■ Fragmento del texto ■

• • • •

San Juan no se apartó de la Cruz hasta que Jesucristo expiró. Vio atravesar el Costado de Jesucristo con una lanza después de Su muerte, y vio salir de ella Sangre y Agua, como él mismo lo testifica. Sería preciso conocer cuál era la medida del ardiente amor del amado Discípulo, para comprender cuán grande fue el dolor y la aflicción que tuvo, al ver expirar el Salvador en la Cruz, y siendo testigo de lo que padecía Su Divina Madre en el Calvario. Esto fue lo que hizo decir a San Crisóstomo, que San Juan fue Mártir más de una vez: Multoties Martyr est Ioannes. No hay martirio más doloroso para un corazón que ama, que estar presente al martirio del objeto amado.
No habiendo hallado María Magdalena el cuerpo del Salvador en el sepulcro, corrió a decirlo a San Pedro y a San Juan; entrambos corrieron al sepulcro, pero San Juan llegó antes que San Pedro. Nuestro Santo fue asimismo testigo de las Apariciones del Salvador después de Su Resurrección: ¿Cuál sería el gozo del fiel Discípulo, y de qué favores no llenaría Dios su corazón fiel y generoso en estas apariciones? Jesucristo no se daba a conocer desde luego, cuando se aparecía a los demás Apóstoles, pero no podía ocultarse al amado Discípulo. San Juan fue el único que lo conoció a la orilla del mar de Tiberíades, y que dijo a San Pedro, es el Señor. Como San Juan era el único de todos que fuese virgen, así también fue el único que conoció al Divino Esposo: es advertencia de San Jerónimo: Solus virgo virgínem agnoscit.
San Pedro, que amaba a su Divino Maestro más que los demás Apóstoles, hizo particular alianza con San Juan, a quien veía que Jesucristo amaba más tiernamente, y esta alianza que Jesucristo había formado entre los dos Apóstoles, fue cada día más íntima. Habiendo dicho el Salvador a San Pedro que le siguiera, este Apóstol se sorprendió de que Jesucristo no hubiese dicho lo mismo a San Juan, y habiéndose tomado la libertad de preguntar al Salvador, qué designios tenía Su Majestad sobre Su amigo Juan, le respondió el Señor: ¿Qué te importa a ti el saber en lo que ha de venir a parar Juan? Esta respuesta dio motivo a los otros discípulos para creer, que Juan no había de morir; pero Jesucristo les dio a entender, que no comprendían el sentido de Sus palabras.
Poco después de la venida del Espíritu Santo, yendo al Templo San Pedro y San Juan, curaron a la puerta a un cojo, que desde su nacimiento tenía embarazado el uso y movimiento de sus miembros. El ruido que hizo este milagro dio motivo a que los pusieran en la cárcel, donde fueron examinados; pero su respuesta constante y animosa hizo ver claramente, que solo Dios había podido hacer tan intrépidos y elocuentes a unos pobres pescadores. Durante la persecución que se siguió a la muerte de San Esteban, los Apóstoles que se habían quedado en Jerusalén, noticiosos de los progresos que hacía la fe en la Ciudad de Samaria, enviaron al punto allá a San Pedro y a San Juan: los que imponiendo las manos sobre los nuevos Fieles, hacían bajar sobre ellos el Espíritu Santo, confiriéndoles con esta imposición de las manos el Sacramento de la Confirmación. Estos dos grandes Apóstoles predicaron la fe en diversos lugares de aquellos alderredores, y habiéndose vuelto a Jerusalén, pusieron por Obispo de esta Ciudad a Santiago el menor, llamado el Justo. Nuestro Santo asistió después al Concilio de Jerusalén, donde pareció, dice San Pablo, como una de las columnas de la Iglesia.

• • • •

Entradas tomadas de una colección:
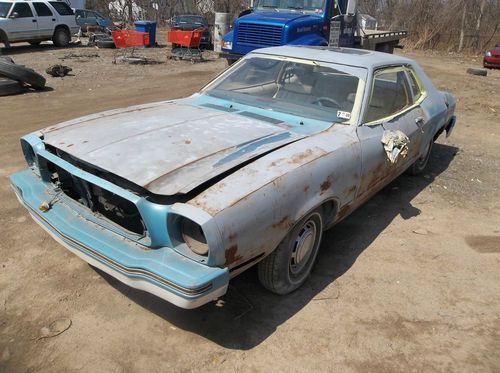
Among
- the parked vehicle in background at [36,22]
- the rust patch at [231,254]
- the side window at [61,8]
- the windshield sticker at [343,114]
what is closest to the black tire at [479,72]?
the windshield sticker at [343,114]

• • • •

■ Tareas a realizar ■
1. Nombra a los santos que el texto sobre San Juan cita como autores de una frase o un juicio acerca de este apóstol.
2. Sigue escribiendo el texto sobre San Juan desde el final de la última frase.

■ Respuestas del ejercicio ■
1. San Crisóstomo, San Jerónimo y San Pablo.

2.
Entre los Apóstoles, fue San Juan, uno de los últimos que dejaron la Judea, para ir a llevar el Evangelio a las Naciones; fue a predicar a los Partos, a quienes pretende San Agustín haber dirigido su primera carta; pero su departamento fue el Asia menor. Encargado del cuidado del más precioso depósito que había en la tierra, que era la Madre de su Dios y suya, la condujo a Éfeso, cuando todos los fieles fueron expelidos de Jerusalén, estableció en aquella Ciudad su domicilio con grandes ventajas de la Religión. San Jerónimo dice, que nuestro Santo fundó y gobernó todas las Iglesias del Asia, durante su larga mansión en aquellas Provincias. Ningún héroe hizo jamás tantas conquistas. Apenas se dejaba ver, cuando las Ciudades y Aldeas se rendían a su palabra. Es verdad, que los estupendos milagros que obraba en todas partes, facilitaban mucho estas conversiones, la mansedumbre sin igual de nuestro Santo, aquel aire de modestia y de pureza que resplandecía en su cara, su afabilidad, sus modales corteses, cautivaban lodos los espíritus, y le ganaban todos los corazones; pero sobre todo, aquella unción divina que había bebido en el mismo Sagrado Corazón de Jesucristo, era tan sensible en sus razonamientos y en todas sus conversaciones, que todo cedía y se rendía a su palabra.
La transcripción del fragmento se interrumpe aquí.